Construction facts and Figures
For many Sydney inhabitants, the Bridge construction was an "iron lung" that offered employment in a very depressed time. During the eight years of its construction from 1924 to 1932, an estimated total of between 2,500–4,000 workers were employed in various aspects of its building. Working on the bridge was a very dangerous occupation, which partly accounted for bridge workers being the highest paid employees across all industries at the time. Most of the bridge workers did get above award wages as compensation for the dangerous and difficult conditions. The Commonwealth Arbitration Court, in granting substantial increases in wages to workmen on the arch construction of the bridge commented:
The work is unusually laborious and hazardous, and of a nature imposing nervous strain which, fortunately, men are not often asked to endure. Some of them work in confined spaces and in strained positions, whilst the work of riggers is unusually difficult and dangerous. The men are necessarily picked workmen of peculiar temperament.

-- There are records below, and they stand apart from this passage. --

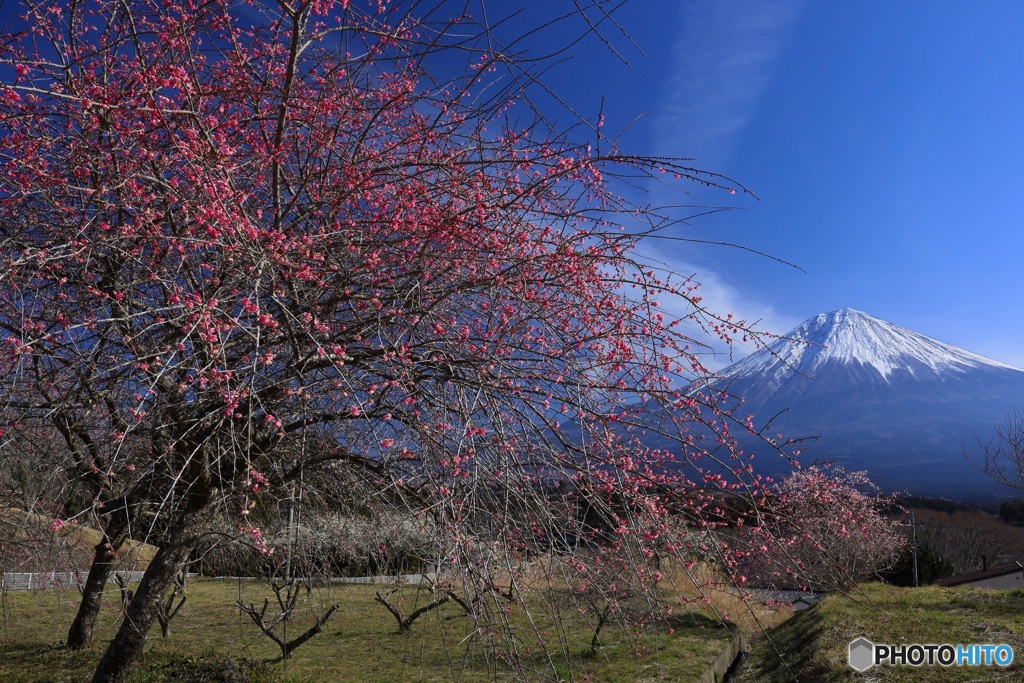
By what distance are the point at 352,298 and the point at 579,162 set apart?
1.44 m

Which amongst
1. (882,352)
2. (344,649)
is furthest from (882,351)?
(344,649)

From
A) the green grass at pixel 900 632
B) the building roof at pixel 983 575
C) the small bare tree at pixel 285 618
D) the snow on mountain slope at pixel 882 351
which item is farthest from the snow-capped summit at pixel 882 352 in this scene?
the small bare tree at pixel 285 618

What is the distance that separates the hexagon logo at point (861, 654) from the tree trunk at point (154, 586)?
24.0ft

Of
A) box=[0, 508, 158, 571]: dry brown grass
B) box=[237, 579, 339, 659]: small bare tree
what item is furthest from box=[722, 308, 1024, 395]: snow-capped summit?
box=[0, 508, 158, 571]: dry brown grass

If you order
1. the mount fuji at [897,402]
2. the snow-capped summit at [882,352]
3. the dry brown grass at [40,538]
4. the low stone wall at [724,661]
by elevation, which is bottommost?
the low stone wall at [724,661]

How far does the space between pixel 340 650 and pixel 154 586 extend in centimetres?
469

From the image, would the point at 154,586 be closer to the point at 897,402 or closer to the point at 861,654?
the point at 861,654

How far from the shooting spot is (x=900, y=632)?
854 cm

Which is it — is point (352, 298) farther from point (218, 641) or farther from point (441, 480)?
point (218, 641)

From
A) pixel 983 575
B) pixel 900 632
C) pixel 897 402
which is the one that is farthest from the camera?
pixel 897 402

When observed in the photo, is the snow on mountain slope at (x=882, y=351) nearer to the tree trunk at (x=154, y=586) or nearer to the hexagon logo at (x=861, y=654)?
the hexagon logo at (x=861, y=654)

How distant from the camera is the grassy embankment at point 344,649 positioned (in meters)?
6.80

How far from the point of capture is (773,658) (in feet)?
35.1

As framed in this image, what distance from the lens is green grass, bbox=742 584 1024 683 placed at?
288 inches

There were many accidents during the eight years of construction with sixteen workers losing their lives whilst on the job.
The constructed of the Bridge began simultaneously at both Dawes Point and Milsons Point. The two sides joined in the middle eight years later at around 10pm on 19 August 1930. The Bridge’s northern and southern approaches saw around 800 family homes demolished without any compensation from the government. Many of these homes were in the Rocks area where between 60% and 70% of the buildings were demolished.
When the construction work ended, there were fears among the public that it would not be able to withstand the added weight of traffic crossing. In the month before the opening, its safety was given a practical test by moving 96 steam locomotives laid end to end along the railway tracks on both sides of the bridge. This test applying a load that was many times greater than anything that would be expected under normal operating conditions. Passing the test removed the fear of using the bridge because it might buckle or even collapse.
The longest span of the Bridge is 503 metres (1650 feet) however the total length is 1.15km (3770 feet) when including both approaches. There are about 6 million rivets holding the bridge together with a combined weight of 3,200 tonnes.
Initially the Bridge was painted three times. This used 272,000 litres of paint. Currently, each time the bridge is painted, about 80,000 litres of paint is used. When the Bridge opened, an average of 11,000 vehicles crossed it each day. Today the bridge carries about 14 times more traffic with about 160,000 cars crossing.
In 1998 the Bridge Climb tourism company began operating. It has become an incredibly popular tourist attraction with tours leaving every ten minutes. Bridge Climb tourists have included world-famous people; Prince Frederik and Princess Mary of Denmark, Matt Damon, Hugo Weaving, Sarah Ferguson, Cathy Freeman, Kylie Minogue and Kostya Tszyu.